I don’t know what it is about this quote that I find so appealing. I mean, for a couple of years now, people have been talking about using systems like Code Pilot for boosting programmer productivity, but somehow, this passage conveys an image of just sitting back and saying to the machine, “Ok, your’e so smart. Why don’t you just go head and code this up for me?” And when inevitable errors pop up, maintaining that chill vibe and just pasting the error messages back at the LLM, and essentially saying “Deal with it, my machine buddy”.
Andrej is a fit, fairly young guy, but somehow I have an image of him laying on his side, on the couch, and dictating to the computer. Maybe I’m just projecting, but as a guy who’s recently developed a habit of taking afternoon naps, this vibe coding approach really resonates.
This world-class coder freely elects to put his considerable talents aside, and let the AI do the driving. To me, it’s a supreme act of Zen detachment, to just say to the computer, “Here you do it”. A pre-emptive surrender of ego. I find it very classy.
What’s the Senior Citizen Angle Here ?
We’re all staring down our own mortality, but maybe some more than others. We are being offered a magic wand, to aid in extending our creative longevity. I say we should go ahead and grab it, and in a Harry Plotter fashion, exclaim:
“Incipiat opus” !
or some other suitable Latin-sounding phrase.
My Dad sat in front of his computer until he really lost his cognitive juice, at the very end. I bet he would have had some fun, vibe coding. I wonder what kinds of features he would have implemented.
I don’t want to underplay the complexity of implementing literary training wheels. I still probably spend more time at it than I should, but I’ll be sure to make the fruits of my labor public.
As long as I keep at this project, I vow to maintain a chill mental state. Whenever I feel myself getting sucked into some dark programming hole, I’ll always ask,
“What would Andrej do?”
And in my daily life, when family and friends throw me a thorny technical issue, I won’t even let my blood pressure raise. I’ll just take a picture of whatever it is, and let Gemini take the wheel.
Is Vibe Coding for Everybody?
I’m torn about whether I should advocate vibe coding for everybody. I have a friend who was attempting to have ChatGPT help him set up something simple on his Mac, like a system-wide font change, and hours later, he had wedged himself so badly that he needed to restore the entire operating system.

INSTRUCTIONS:
• a. Answer these about the post on vibe coding:
(i) What habit does the writer say they recently developed?
(ii) What Latin-sounding phrase does the writer suggest exclaiming?
(iii) What did the writer's friend end up having to do after trying to get ChatGPT's help on a Mac?
• b. Carry on the post about vibe coding from its final sentence.

LISTED ENTRIES:
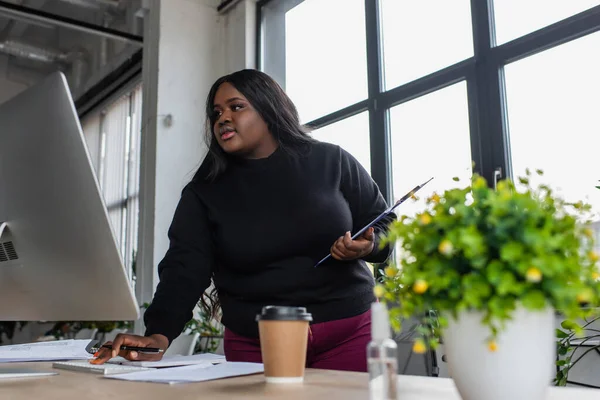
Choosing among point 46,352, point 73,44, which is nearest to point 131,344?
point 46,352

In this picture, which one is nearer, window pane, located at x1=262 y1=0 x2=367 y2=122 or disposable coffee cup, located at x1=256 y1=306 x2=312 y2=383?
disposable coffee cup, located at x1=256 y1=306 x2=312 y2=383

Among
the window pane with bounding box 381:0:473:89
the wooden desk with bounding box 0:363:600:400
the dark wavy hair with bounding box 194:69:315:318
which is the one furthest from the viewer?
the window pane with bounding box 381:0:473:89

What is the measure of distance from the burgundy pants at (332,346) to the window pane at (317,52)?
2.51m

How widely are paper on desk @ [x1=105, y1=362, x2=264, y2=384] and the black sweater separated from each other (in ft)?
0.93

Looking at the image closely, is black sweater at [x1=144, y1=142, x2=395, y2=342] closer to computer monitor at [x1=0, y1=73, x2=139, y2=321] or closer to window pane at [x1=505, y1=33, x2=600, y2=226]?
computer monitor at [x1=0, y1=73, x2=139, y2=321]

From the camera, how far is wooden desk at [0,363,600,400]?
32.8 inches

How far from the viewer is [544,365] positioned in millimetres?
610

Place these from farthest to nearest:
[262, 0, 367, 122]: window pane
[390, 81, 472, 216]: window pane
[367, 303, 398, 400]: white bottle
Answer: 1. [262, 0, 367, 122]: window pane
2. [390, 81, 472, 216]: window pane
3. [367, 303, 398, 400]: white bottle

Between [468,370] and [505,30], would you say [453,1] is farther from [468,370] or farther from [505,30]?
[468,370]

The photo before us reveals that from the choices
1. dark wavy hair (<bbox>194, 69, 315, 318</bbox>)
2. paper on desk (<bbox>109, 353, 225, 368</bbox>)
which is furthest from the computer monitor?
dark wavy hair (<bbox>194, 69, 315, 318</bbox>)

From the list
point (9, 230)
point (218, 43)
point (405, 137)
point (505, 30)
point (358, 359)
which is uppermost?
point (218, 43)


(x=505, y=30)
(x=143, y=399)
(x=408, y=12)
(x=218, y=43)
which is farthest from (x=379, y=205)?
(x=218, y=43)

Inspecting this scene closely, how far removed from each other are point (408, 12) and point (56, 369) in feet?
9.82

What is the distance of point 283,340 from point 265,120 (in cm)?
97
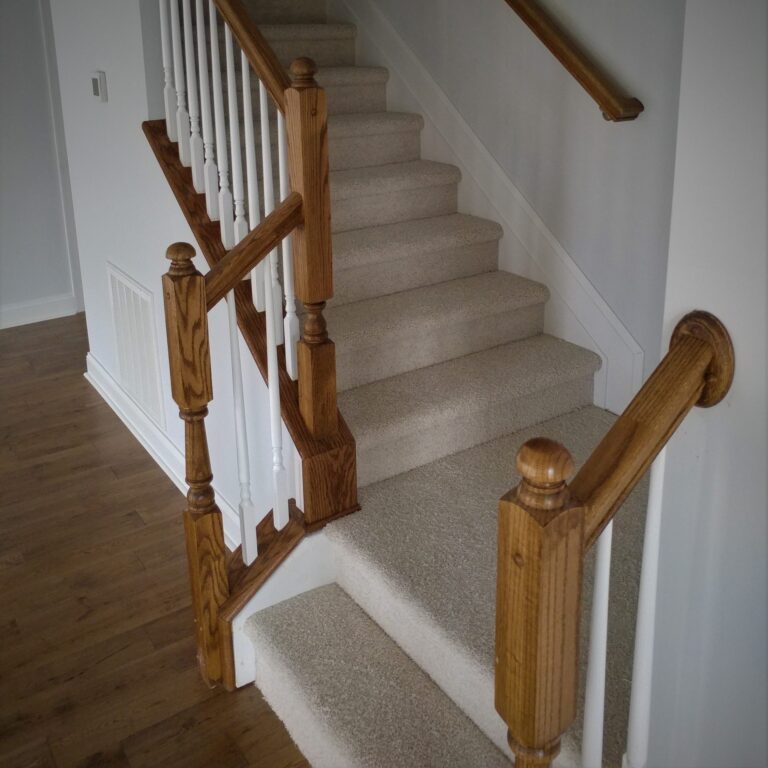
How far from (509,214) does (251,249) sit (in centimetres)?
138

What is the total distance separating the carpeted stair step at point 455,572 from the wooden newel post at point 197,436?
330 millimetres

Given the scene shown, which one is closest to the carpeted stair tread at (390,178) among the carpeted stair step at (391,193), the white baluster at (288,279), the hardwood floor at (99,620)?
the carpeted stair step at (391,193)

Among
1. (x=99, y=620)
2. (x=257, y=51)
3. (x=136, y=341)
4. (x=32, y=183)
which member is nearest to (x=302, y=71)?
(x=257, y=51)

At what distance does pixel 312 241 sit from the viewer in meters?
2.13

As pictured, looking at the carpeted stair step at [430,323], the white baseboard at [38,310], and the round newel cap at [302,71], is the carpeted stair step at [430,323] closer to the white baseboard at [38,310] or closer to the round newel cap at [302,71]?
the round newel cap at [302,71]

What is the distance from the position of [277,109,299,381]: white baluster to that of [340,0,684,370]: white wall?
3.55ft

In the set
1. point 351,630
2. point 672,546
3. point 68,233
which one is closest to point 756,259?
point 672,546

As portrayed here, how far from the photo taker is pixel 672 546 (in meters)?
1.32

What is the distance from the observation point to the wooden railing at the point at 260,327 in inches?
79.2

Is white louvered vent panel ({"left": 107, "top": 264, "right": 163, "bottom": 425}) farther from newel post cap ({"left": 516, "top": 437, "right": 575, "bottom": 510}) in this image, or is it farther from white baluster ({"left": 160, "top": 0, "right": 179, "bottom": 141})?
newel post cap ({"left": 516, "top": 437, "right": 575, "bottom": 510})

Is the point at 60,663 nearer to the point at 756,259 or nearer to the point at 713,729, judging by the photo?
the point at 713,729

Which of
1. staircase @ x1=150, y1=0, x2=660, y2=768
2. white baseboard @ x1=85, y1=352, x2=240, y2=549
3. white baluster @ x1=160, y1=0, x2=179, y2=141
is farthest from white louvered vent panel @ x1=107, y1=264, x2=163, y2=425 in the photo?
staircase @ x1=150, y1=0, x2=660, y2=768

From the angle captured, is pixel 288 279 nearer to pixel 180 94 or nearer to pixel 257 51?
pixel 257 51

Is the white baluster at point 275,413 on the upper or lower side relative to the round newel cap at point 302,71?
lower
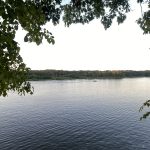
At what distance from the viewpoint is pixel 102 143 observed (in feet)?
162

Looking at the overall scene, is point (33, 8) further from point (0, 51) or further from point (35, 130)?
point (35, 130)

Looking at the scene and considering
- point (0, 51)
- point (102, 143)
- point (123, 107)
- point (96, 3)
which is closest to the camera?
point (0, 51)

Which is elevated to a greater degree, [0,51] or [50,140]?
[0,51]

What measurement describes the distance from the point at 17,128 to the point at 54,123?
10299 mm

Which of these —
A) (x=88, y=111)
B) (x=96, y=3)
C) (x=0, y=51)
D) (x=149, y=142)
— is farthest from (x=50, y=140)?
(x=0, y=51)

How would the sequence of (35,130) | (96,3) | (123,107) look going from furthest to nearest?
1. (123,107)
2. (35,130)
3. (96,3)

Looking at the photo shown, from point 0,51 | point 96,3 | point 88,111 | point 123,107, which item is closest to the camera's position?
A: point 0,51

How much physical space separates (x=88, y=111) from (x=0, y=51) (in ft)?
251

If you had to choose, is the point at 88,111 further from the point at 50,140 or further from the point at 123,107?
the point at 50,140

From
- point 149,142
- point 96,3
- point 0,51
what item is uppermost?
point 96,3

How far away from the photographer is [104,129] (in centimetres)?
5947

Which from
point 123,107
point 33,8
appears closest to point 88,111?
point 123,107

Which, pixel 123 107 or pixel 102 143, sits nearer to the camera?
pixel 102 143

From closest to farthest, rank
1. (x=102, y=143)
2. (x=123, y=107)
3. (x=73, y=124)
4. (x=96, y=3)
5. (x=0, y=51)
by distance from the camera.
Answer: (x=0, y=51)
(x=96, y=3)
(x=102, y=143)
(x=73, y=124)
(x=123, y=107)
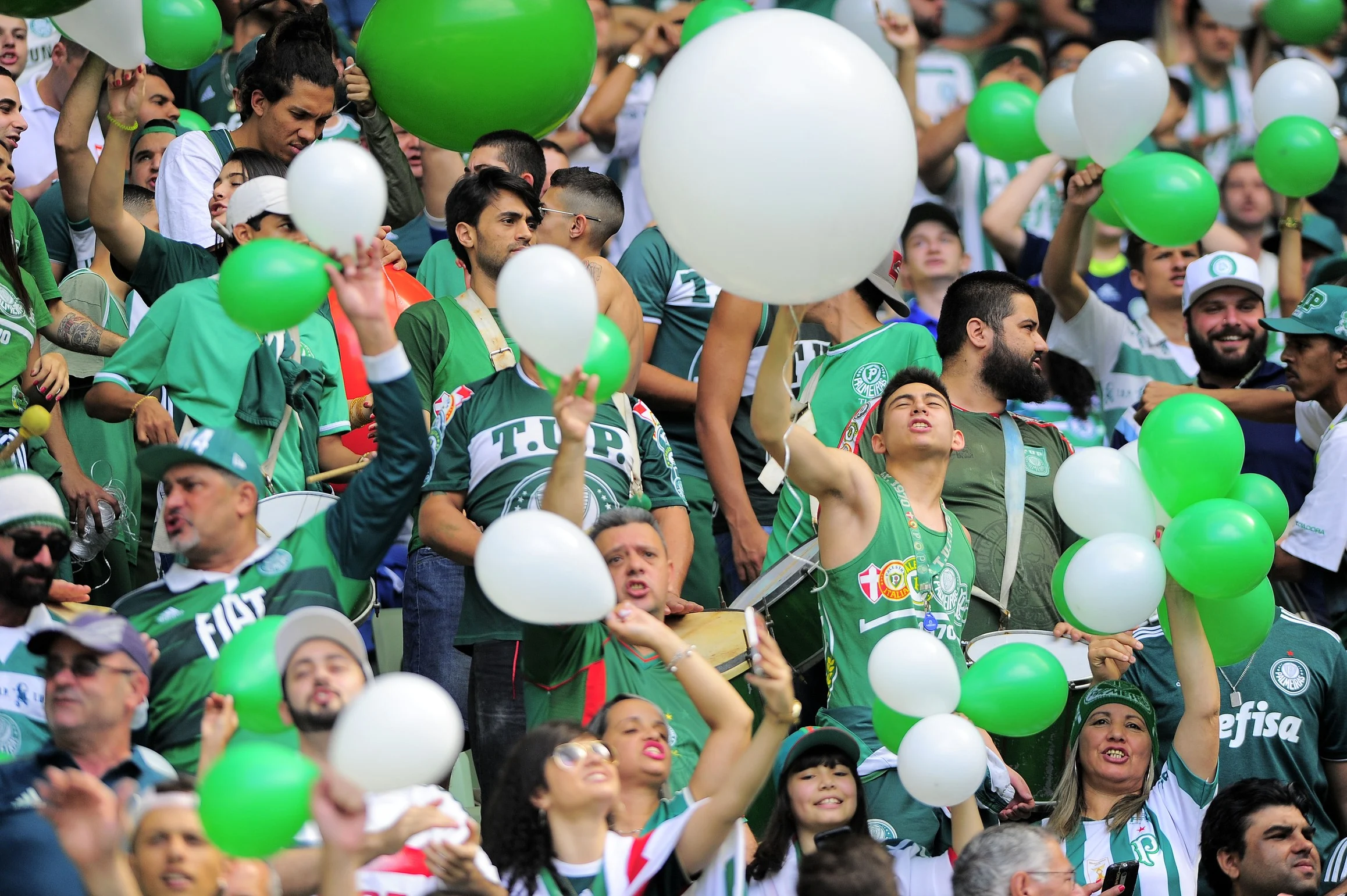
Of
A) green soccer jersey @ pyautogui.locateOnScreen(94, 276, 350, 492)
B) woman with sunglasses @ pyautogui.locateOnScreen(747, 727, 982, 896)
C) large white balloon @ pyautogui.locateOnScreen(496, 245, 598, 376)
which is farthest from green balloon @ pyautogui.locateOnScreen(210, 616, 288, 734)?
---
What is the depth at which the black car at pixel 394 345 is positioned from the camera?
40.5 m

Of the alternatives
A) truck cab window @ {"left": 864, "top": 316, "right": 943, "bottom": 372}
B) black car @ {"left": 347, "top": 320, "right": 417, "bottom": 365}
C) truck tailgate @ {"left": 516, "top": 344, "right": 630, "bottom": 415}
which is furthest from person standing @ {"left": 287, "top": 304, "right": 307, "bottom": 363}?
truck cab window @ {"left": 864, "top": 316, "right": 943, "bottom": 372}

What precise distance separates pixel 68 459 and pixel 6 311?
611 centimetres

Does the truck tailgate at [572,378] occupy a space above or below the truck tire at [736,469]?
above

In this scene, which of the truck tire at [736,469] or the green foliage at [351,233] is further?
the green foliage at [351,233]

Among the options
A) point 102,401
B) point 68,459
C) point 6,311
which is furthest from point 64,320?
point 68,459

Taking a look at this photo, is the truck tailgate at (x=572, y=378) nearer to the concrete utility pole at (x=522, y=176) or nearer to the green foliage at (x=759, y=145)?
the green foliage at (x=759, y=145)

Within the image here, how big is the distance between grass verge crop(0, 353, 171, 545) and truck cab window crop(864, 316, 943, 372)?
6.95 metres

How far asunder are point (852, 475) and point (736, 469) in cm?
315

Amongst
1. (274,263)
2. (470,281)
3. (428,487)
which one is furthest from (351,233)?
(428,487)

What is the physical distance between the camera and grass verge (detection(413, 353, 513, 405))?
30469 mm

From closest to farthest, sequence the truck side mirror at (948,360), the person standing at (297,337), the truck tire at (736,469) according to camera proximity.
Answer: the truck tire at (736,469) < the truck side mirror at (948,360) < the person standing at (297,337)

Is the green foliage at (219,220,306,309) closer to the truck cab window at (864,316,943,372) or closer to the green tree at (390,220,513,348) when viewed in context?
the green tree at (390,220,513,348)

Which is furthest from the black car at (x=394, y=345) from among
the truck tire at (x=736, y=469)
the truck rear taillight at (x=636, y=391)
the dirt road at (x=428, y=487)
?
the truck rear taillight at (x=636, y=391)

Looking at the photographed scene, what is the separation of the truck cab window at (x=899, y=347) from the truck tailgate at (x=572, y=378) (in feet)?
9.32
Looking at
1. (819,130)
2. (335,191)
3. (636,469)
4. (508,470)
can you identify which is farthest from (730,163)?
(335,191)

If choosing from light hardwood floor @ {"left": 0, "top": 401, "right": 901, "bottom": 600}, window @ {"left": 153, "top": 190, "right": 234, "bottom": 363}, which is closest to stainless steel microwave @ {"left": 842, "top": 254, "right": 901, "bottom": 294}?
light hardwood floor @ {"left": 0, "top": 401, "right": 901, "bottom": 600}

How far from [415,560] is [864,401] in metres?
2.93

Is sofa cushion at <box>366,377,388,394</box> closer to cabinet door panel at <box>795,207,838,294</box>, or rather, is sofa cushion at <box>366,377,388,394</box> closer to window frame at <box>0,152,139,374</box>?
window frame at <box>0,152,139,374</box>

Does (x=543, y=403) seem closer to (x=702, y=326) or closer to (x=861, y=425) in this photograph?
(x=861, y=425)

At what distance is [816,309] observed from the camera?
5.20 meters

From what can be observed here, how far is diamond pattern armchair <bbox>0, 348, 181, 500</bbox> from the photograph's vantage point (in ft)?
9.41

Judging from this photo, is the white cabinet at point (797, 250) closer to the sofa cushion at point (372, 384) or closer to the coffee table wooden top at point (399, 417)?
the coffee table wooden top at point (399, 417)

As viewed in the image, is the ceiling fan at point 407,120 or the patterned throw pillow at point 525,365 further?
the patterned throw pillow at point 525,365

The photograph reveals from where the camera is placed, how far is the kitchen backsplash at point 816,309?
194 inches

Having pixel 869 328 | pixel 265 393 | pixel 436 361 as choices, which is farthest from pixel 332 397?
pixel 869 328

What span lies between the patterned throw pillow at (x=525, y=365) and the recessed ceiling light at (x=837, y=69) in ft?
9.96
--
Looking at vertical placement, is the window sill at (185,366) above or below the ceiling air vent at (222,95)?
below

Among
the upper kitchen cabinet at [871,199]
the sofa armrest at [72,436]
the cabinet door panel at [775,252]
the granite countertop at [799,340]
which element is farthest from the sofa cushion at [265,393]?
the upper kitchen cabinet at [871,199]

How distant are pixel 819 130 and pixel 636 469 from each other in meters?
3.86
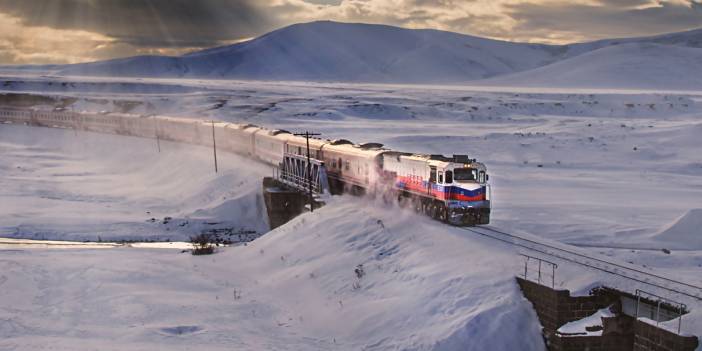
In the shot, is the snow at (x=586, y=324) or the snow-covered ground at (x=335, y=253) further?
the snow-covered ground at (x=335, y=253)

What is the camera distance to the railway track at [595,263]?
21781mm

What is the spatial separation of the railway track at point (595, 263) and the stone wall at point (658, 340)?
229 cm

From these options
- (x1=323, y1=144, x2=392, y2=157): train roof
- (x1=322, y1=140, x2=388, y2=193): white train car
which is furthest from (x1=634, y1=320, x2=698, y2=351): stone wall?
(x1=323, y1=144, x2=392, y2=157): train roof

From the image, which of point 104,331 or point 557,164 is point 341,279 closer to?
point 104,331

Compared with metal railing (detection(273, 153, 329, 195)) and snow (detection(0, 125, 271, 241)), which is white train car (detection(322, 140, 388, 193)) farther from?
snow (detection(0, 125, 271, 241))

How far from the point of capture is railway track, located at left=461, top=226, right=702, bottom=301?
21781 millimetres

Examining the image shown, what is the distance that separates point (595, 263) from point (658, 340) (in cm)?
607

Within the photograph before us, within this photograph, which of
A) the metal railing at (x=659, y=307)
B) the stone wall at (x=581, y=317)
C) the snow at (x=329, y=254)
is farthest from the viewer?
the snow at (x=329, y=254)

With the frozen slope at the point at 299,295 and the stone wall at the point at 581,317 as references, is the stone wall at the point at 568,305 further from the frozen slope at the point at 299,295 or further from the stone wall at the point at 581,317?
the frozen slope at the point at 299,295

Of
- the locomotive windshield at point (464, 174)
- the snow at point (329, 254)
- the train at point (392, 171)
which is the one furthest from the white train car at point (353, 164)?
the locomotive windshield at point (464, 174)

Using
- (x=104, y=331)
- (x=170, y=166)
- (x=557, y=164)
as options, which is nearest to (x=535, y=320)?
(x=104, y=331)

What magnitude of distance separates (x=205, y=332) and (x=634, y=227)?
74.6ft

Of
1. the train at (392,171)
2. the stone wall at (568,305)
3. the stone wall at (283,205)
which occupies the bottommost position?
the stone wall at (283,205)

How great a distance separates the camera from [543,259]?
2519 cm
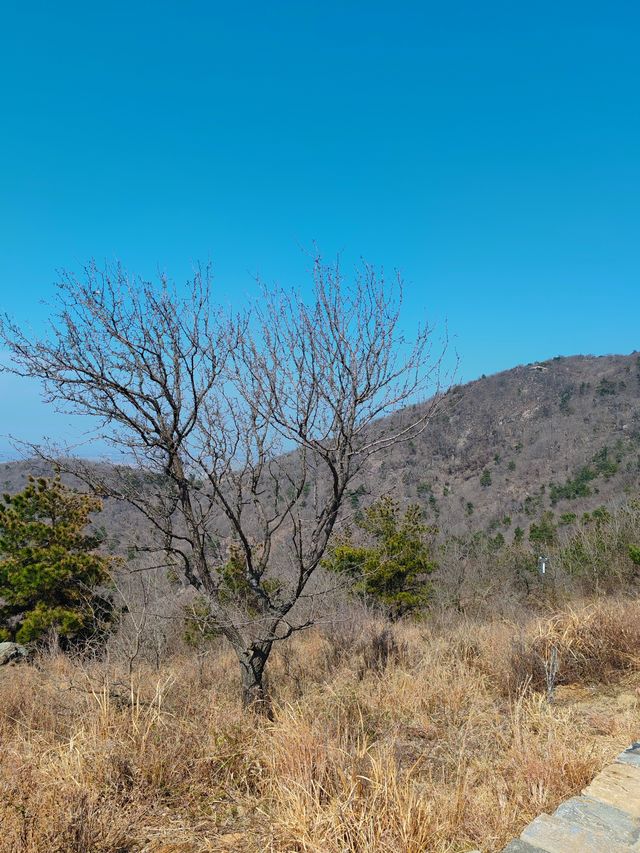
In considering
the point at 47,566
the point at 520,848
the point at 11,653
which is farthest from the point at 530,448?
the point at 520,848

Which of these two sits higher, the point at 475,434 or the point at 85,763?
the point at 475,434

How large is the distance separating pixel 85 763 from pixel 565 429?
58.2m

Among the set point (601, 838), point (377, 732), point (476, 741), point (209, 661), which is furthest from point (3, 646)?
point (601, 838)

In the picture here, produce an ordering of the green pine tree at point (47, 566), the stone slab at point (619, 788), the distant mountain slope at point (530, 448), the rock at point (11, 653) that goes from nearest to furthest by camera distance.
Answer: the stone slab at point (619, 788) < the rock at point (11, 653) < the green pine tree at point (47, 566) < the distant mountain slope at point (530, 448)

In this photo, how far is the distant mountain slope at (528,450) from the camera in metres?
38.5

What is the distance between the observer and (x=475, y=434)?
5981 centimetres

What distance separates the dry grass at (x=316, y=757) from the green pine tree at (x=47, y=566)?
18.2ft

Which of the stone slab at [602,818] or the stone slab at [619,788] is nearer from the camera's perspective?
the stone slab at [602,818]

OUTPUTS BY TASK:
• a.
(i) Taking afternoon naps.
(ii) "Incipiat opus"
(iii) Restore the entire operating system.

• b.
And I had an instance where I was trying to install and setup a source control tool called Magit, in my Emacs environment, which led to Gemini and I going on a wild manic ride that went nowhere, except deeper and deeper into a realm of unreality. To let you know how bad it got, it was Gemini, the eternal optimist, who eventually said, “Hey, Boss. How about if we just don’t do this ?” In that case, putting me and the computer to bed for the night did the trick, The next day, I was able to see the problem with fresh eyes, and like a seasoned equestrian, keep a firm enough hand on the reins that the little filly didn’t dig herself into a ditch again,
I suppose my advice is: Don’t attempt a project that is so far beyond you that you are just blindly following the AI, not understanding anything it is doing. You need to know enough to see when things are going off in a fruitless direction,
Postscript
Coding for me now is still a time sink, but an infinitely less stressful one. I feel enormously fortunate that I can live in these times, and implement things I never could have before. All for the modest price of my Gemini license, I have access to text summaries, translations into different languages, and text to speech capabilities.
So yes, I can translate Henry James into English. I can also setup an environment for reading Dante’s Inferno, in the original Italian, with my custom build reader’s companion right there with me. Behind this, I plan on getting into Don Quijote, and works by Chaucer, Proust. How ironic I am using these modern tools to help me unlock the classics.
I am all in on vibe coding. May I have the self control to push away from the table, every so often, and go sailing.